→ How to complete this task
Please retype the listing below exactly as it stands, skipping any pictures.
________________________________________
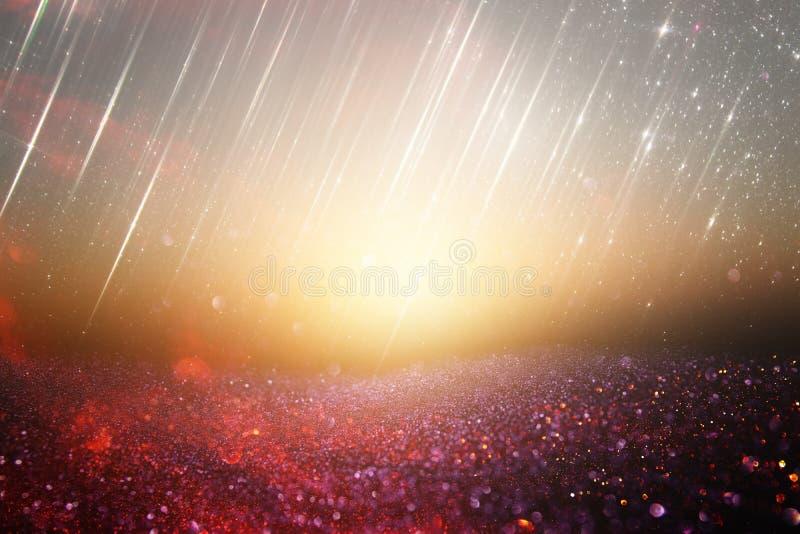Rosso, il nero e fondo delle luci di scintillio dell'oro defocused fotografia stock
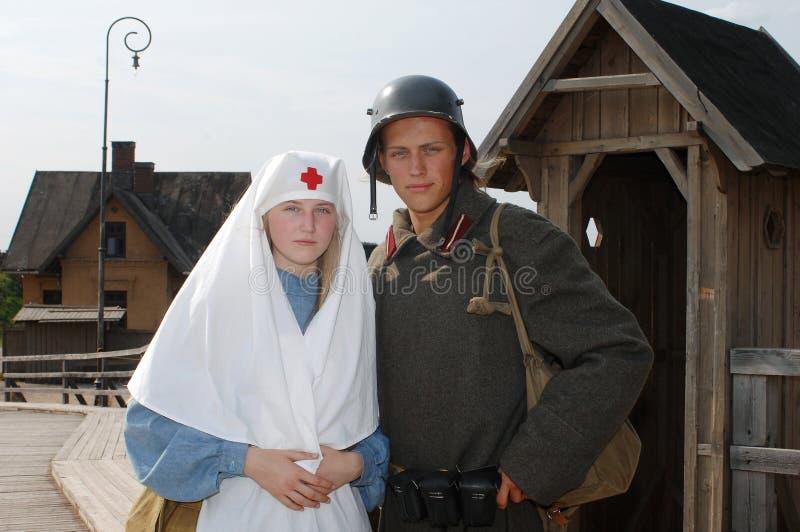 Retrato denominado retro com enfermeira e soldado fotografia de stock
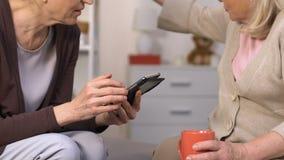 Höga vänner som använder smartphonen och talar och att beställa matställen i mobil app arkivfilmer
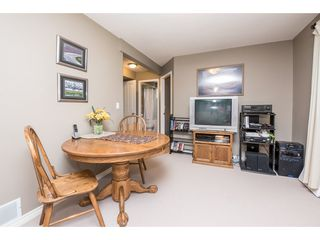 """Photo 16: 4063 CHANNEL Street in Abbotsford: Abbotsford East House for sale in """"Sandyhill"""" : MLS®# R2078342"""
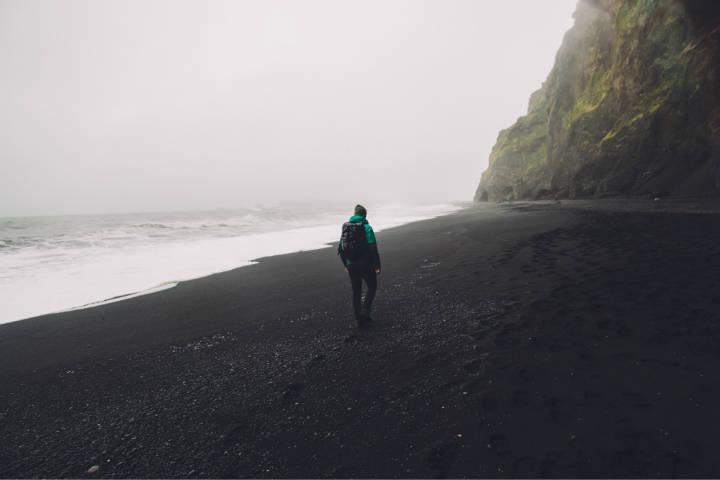 Playas con arena negra. Islandia. Foto. James Fuller 1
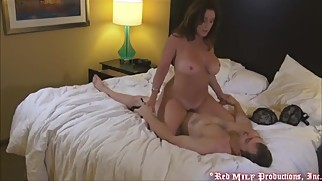 mom+fucks+stepson+in+his+apartment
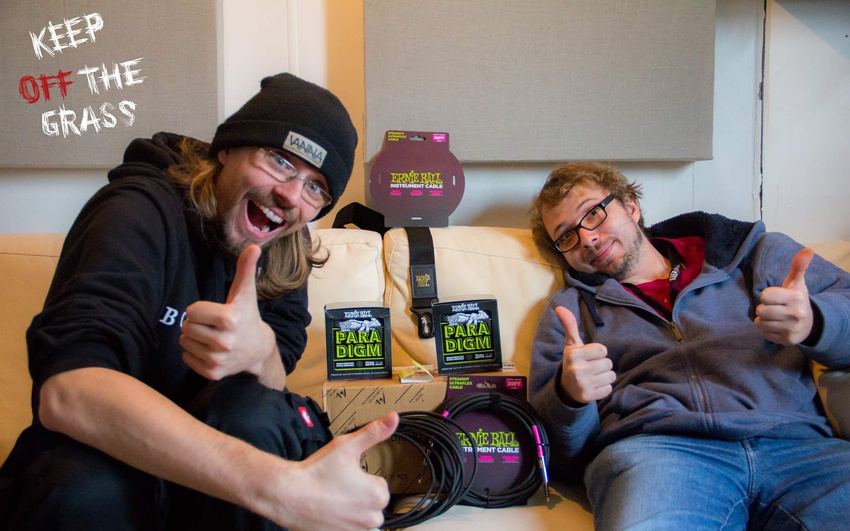 Unboxing: Keep Off The Grass zeigen euch das Ernie Ball-Gewinnerpaket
________________________________________
→ Finished task
Rosso, il nero e fondo delle luci di scintillio dell'oro defocused fotografia stock
 Retrato denominado retro com enfermeira e soldado fotografia de stock
 Höga vänner som använder smartphonen och talar och att beställa matställen i mobil app arkivfilmer
 """Photo 16: 4063 CHANNEL Street in Abbotsford: Abbotsford East House for sale in """"Sandyhill"""" : MLS®# R2078342"""
 Playas con arena negra. Islandia. Foto. James Fuller 1
 mom+fucks+stepson+in+his+apartment
 Unboxing: Keep Off The Grass zeigen euch das Ernie Ball-Gewinnerpaket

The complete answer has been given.